◆ Excerpt provided ◆
I honestly don't have an answer. It was my first serious relationship and we had fun together. I didn't mind having sex once a week, then once a month, then once every two months... I thought... It was better than no sex at all.


----------



## Marc878 (Aug 26, 2015)

joeypiccard said:


> 1- I can't get over the fact that she might had a EA with that guy


Nope. Sorry man but.....

She was moving out to spend more time and focus on him with you out of the way. Hence separation.

Every betrayed person comes on here and talks EA because they want to be in denial and can’t or dont want to accept it was a sexual affair because Then they might have to make a decision.

*Let her go. *She only has sex with you once a quarter. I’ll bet she was giving him a lot more than that.

Her new boyfriend/lover got what he wanted and decided to dump her. That’s the only reason she didn’t leave.

IMO only a doormat would stay in this situation.


----------



## Marc878 (Aug 26, 2015)

joeypiccard said:


> Actually, it's pretty much it. Been together for 10 years. Dead bedroom after one year of living together. Then we had our first child. Second one. Third one. Bedrooms still dead. She started spending much time on her phone and computer. Started hiding things. Found out. She suddenly wanted to leave. Then suddenly she wanted to stay. She apologized, crying, and told me she won't lie and erase messages and she won't talk to him again. She deleted him from facebook and other social networks. Now she's trying to make it up for it by engaging in sex more frequently and talking about future plans.
> 
> *He dumped her and she wants a soft place to land. It’s all fake ******** to pull the wool over your eyes*
> 
> ...


She’s been screwing another guy and you feel bad for making her mad? Wait, what?

Save yourself and get out now. I‘d get checked for STD’s. You don’t know where her boyfriend has been.


----------



## sokillme (Jun 10, 2016)

joeypiccard said:


> When you're unhappy but with a good person, should you leave?
> 
> After 10 years together (Engaged but not married), I feel friendship and attachment. I don't feel the flame or butterflies anymore. We let it die long ago. The sad truth is that I don't even feel like trying. I feel like I'm somewhere else now...
> Can't stand to see her on the couch watching tv or on her computer instead of spending time with the kids. Can't stand following her with a broom because she's messy. I need to do important repairs on the house but I can't because she won't clean her clutter everywhere in the house. She always say that she'll do it soon but this is the problem : soon never comes.
> ...


Dude your so passive no wonder you are miserable. I mean somethings wrong, you ask if you are an asshole for ... wanting to leave? I trying to figure why you are tying to stay? I mean WTF?

Your wife had and affair (and you shouldn't assume it wasn't a PA) doesn't have sex with you and you still stick around? Have you even confronted her about what you know. Quit falling for he sob routine.

I mean why?

Not sure the scenario for you question but I wouldn't call you an idiot for moving on, at least. 

It it was me I would be like -

I know you had an affair with Shawn.
I don't even care anymore, you killed it in me.
I'm done.

◆ Dataset excerpt ◆

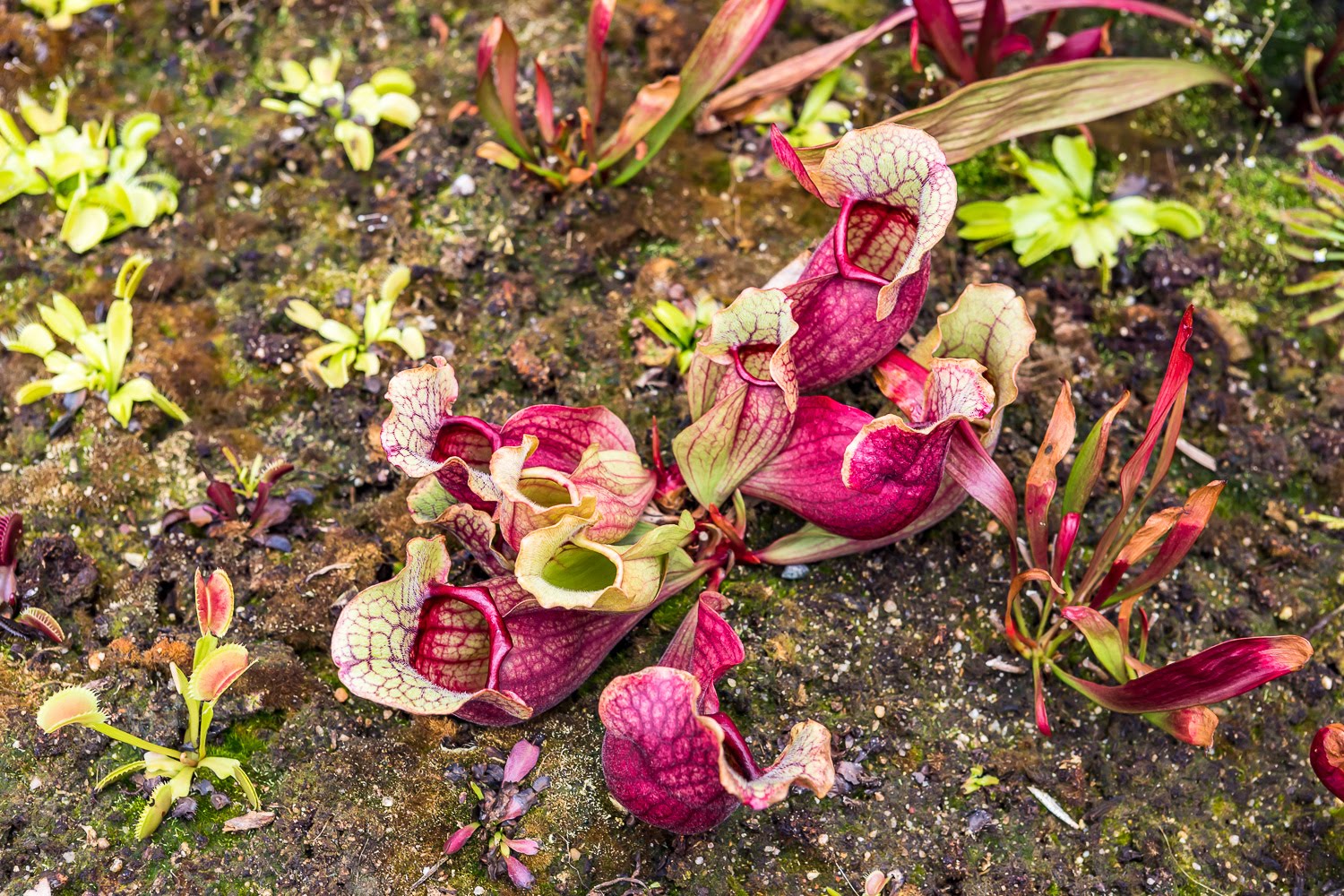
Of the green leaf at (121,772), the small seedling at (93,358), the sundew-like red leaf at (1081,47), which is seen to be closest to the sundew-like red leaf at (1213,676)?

◆ Written exercise 1 ◆
According to the quoted post in the forum thread, how long had the couple been together?
◆ Written exercise 2 ◆
In the forum thread, take the passage that begins at the words "Every betrayed person" and stops after "she didn’t leave.", and replace "dump" with "drop".

◆ Worked answer 1 ◆
They had been together for 10 years.

◆ Worked answer 2 ◆
Every betrayed person comes on here and talks EA because they want to be in denial and can’t or dont want to accept it was a sexual affair because Then they might have to make a decision.

*Let her go. *She only has sex with you once a quarter. I’ll bet she was giving him a lot more than that.

Her new boyfriend/lover got what he wanted and decided to drop her. That’s the only reason she didn’t leave.